The deeper question: was craft ever the point, or the most legible proxy for the judgment underneath? What's commoditizing is the expression layer. What persists is the judgment that made the expression worth anything.

Sharif Shameem's essay on creative courage: "the amount of stupidity you're willing to tolerate is directly proportional to the quality of ideas you'll eventually produce." When generation is cheap, the bottleneck is taste, judgment, and willingness to iterate through bad versions.

The Dead Framework

SE Gyges's dismantling of the "stochastic parrot" argument matters less for its technical content than for what it reveals about frameworks that persist because they're convenient. Bender & Koller's 2020 paper specified conditions under which grounding would count — paired text-image data, code execution, unit tests. Every major model since GPT-4 trains on exactly this data. By the authors' own criteria, modern systems satisfy their requirements.1

"Asserting that LLMs do not and cannot serve any useful purpose actively prevents addressing the harms they can cause specifically because they do work." China is using minority-language LLMs to deepen surveillance of ethnic minorities. The parrot framework survives because it's useful to critics wanting a clean dismissal — producing an ethics discourse poorly equipped for the harms that matter most.

The Human Attack Surface

Bogdan Chadkin's account of nearly getting scammed during a job search — compromised LinkedIn accounts, spoofed video call links, terminal commands disguised as SDK updates — illustrates context-grief weaponized. The attack surface isn't technical sophistication. It's the emotional state of developers whose career landscape is shifting under them.2

Verifiability, One Year Later

A year ago, Alperen Keleş argued that the limit on AI-assisted programming isn't generation but verification. Twelve months later, every argument this week is a verification argument in different clothes. Pennarun's review layers verify correctness at different abstractions. Searls's harness thesis is a verification thesis. The builders who've made the most progress invested in better oracles — not better generation. The constraint was never the code.


What to Watch

Trust architecture as competitive strategy. Companies competing on AI productivity while maintaining five layers of review are optimizing the wrong variable. The winners replace review hierarchies with verification infrastructure. The question isn't "how do we adopt AI?" but "how do we ship what AI produces?"
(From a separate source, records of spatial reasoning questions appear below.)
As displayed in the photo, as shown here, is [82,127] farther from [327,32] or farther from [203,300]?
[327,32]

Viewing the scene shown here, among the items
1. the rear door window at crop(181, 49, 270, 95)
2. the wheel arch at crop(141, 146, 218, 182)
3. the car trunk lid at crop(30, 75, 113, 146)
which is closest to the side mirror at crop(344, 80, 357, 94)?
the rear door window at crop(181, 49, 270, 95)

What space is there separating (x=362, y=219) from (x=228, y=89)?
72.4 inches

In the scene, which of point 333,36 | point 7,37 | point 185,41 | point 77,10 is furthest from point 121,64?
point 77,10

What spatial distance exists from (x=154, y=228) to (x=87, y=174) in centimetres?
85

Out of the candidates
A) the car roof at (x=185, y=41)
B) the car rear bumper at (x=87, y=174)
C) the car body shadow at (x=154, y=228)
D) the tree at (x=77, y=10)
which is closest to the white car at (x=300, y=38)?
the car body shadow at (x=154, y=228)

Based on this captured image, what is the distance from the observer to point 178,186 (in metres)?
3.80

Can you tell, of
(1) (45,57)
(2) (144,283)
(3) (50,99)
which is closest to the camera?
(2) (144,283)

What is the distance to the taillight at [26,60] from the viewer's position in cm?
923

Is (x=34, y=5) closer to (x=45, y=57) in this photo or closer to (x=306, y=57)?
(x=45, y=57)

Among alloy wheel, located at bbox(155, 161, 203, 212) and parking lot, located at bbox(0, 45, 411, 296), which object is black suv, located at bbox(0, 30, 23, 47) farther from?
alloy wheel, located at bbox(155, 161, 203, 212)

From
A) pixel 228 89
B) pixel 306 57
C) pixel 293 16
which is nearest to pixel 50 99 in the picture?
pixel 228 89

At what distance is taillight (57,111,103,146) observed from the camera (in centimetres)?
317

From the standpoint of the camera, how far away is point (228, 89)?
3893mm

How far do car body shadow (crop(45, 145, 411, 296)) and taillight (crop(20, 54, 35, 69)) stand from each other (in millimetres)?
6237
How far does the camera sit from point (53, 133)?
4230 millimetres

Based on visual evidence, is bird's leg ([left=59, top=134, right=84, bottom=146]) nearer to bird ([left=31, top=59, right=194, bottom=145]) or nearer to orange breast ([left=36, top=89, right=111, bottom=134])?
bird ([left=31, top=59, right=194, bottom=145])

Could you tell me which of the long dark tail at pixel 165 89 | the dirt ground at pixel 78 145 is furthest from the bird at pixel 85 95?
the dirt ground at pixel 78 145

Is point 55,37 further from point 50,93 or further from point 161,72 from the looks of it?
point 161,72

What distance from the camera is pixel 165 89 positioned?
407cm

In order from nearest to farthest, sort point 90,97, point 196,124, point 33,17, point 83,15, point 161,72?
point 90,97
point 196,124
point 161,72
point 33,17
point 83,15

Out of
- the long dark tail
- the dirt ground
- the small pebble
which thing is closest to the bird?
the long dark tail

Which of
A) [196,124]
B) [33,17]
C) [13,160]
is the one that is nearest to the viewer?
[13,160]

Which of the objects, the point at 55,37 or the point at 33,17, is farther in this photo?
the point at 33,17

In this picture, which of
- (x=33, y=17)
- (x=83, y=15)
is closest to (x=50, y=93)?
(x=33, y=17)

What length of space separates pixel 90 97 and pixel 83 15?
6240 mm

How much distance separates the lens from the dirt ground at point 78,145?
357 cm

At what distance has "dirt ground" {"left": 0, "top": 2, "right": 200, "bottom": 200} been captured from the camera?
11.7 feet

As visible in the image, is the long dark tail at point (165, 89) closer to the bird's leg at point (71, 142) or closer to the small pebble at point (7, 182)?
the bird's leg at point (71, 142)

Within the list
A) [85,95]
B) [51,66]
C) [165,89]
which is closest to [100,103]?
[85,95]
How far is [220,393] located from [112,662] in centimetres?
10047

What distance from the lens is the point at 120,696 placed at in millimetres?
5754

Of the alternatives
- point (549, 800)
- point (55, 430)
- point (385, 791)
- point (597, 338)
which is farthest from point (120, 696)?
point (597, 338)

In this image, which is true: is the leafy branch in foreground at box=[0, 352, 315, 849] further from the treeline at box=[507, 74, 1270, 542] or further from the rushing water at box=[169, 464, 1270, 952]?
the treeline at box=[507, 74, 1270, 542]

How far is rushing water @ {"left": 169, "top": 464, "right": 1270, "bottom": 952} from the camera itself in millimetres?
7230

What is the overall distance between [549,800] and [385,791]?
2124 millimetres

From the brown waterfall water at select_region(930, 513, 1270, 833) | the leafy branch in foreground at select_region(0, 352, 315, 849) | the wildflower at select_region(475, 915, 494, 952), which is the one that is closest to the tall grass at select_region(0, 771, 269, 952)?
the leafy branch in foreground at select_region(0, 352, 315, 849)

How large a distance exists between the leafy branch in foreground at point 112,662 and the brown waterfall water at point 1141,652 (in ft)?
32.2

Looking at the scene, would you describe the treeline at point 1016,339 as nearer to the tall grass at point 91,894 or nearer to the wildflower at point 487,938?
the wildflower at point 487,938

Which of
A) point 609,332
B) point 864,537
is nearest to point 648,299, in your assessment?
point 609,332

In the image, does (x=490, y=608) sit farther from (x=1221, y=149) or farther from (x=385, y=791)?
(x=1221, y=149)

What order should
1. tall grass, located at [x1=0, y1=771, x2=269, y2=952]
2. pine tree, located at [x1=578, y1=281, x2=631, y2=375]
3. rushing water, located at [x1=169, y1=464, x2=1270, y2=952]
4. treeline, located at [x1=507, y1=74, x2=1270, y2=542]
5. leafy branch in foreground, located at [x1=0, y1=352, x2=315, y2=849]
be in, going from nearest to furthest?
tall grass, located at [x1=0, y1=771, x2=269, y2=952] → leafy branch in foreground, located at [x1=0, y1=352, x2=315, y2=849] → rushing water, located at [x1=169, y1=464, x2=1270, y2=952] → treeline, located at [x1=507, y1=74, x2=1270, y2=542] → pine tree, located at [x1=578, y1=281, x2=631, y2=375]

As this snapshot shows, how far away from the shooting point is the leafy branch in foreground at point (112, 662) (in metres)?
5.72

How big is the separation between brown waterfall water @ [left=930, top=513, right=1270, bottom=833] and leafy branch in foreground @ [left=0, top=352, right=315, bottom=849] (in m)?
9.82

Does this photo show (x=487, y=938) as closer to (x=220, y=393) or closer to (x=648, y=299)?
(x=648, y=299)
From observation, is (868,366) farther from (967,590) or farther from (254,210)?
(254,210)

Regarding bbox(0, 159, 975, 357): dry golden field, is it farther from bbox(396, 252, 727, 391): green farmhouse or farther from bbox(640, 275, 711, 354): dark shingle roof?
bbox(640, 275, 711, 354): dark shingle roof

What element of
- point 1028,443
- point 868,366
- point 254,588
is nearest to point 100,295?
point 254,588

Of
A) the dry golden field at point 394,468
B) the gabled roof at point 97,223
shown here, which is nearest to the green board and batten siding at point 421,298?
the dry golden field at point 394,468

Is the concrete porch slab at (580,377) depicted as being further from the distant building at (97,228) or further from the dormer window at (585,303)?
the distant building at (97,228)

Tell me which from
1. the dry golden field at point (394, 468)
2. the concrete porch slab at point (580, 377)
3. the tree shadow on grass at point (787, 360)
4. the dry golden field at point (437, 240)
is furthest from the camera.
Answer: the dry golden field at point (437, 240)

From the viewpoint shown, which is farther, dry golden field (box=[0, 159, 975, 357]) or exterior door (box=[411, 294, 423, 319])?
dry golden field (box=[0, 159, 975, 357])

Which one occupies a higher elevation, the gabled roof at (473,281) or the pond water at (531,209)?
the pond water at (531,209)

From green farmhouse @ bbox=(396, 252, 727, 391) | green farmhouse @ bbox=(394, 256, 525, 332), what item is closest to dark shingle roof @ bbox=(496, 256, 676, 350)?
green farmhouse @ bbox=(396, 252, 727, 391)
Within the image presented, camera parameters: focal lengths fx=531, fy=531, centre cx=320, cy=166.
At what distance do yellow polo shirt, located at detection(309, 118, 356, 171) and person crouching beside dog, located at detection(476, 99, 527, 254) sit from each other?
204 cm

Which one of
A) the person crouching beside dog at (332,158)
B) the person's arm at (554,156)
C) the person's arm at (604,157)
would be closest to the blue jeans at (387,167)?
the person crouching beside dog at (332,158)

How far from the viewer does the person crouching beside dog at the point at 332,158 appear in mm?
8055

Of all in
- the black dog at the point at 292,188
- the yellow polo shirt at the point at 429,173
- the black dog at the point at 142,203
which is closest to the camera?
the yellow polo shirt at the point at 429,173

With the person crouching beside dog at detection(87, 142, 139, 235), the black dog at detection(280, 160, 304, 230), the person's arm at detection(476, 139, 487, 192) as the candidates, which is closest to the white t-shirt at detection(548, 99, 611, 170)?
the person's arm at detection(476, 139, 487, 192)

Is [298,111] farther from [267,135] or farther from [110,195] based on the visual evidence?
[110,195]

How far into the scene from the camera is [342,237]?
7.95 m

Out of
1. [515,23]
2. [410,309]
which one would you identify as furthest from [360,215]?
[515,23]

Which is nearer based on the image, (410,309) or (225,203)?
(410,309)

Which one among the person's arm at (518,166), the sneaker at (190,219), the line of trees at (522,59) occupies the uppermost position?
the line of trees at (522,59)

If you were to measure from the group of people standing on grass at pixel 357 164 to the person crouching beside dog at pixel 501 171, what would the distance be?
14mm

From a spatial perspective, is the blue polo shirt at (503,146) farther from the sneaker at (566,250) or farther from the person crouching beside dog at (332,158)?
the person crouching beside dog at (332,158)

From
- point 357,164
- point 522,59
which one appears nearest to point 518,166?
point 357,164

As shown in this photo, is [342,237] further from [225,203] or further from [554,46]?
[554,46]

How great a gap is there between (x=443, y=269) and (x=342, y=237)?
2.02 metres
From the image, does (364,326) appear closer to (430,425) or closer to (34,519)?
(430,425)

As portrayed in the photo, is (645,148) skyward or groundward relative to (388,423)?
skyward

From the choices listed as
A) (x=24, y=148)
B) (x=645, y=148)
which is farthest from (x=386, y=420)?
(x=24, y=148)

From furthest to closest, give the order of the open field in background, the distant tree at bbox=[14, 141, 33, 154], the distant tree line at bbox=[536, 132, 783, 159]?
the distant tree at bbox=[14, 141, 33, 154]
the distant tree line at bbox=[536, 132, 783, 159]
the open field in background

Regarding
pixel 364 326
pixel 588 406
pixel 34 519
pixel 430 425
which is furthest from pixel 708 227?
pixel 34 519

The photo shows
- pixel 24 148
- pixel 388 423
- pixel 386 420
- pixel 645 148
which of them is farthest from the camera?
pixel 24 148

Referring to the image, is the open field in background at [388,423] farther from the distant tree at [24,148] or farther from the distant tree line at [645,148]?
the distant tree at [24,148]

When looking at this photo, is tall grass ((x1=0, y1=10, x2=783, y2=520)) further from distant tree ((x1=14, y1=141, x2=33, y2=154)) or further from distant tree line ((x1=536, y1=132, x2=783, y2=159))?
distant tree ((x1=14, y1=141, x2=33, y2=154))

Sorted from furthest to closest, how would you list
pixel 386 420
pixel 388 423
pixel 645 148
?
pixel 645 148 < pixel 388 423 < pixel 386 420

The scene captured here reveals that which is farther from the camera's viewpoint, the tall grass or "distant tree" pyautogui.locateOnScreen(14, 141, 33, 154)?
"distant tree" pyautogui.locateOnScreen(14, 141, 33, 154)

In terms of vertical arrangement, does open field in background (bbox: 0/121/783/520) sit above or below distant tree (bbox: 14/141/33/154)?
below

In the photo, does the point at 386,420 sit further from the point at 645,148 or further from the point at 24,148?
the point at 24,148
The craft-to-systems migration. As the expression layer commoditizes, the professionals who thrive will be those whose value was always in systems judgment rather than code production. The next year of hiring will test whether organizations can tell the difference.

Verification tooling as the quiet infrastructure play. The next valuable wave of AI tooling won't generate code faster — it will make correctness cheaper to confirm. Property-based testing, formal verification, automated oracle construction. Where the harness thesis meets the review bottleneck.


Way Enough is written collaboratively by a human and an AI agent.

Footnotes

  1. SE Gyges, "Polly Wants a Better Argument" — the full technical dismantling is worth reading for anyone still encountering the "stochastic parrot" framing in professional discourse.

  2. Google Cloud's threat intelligence reporting has documented similar campaigns targeting developers through spoofed video call infrastructure.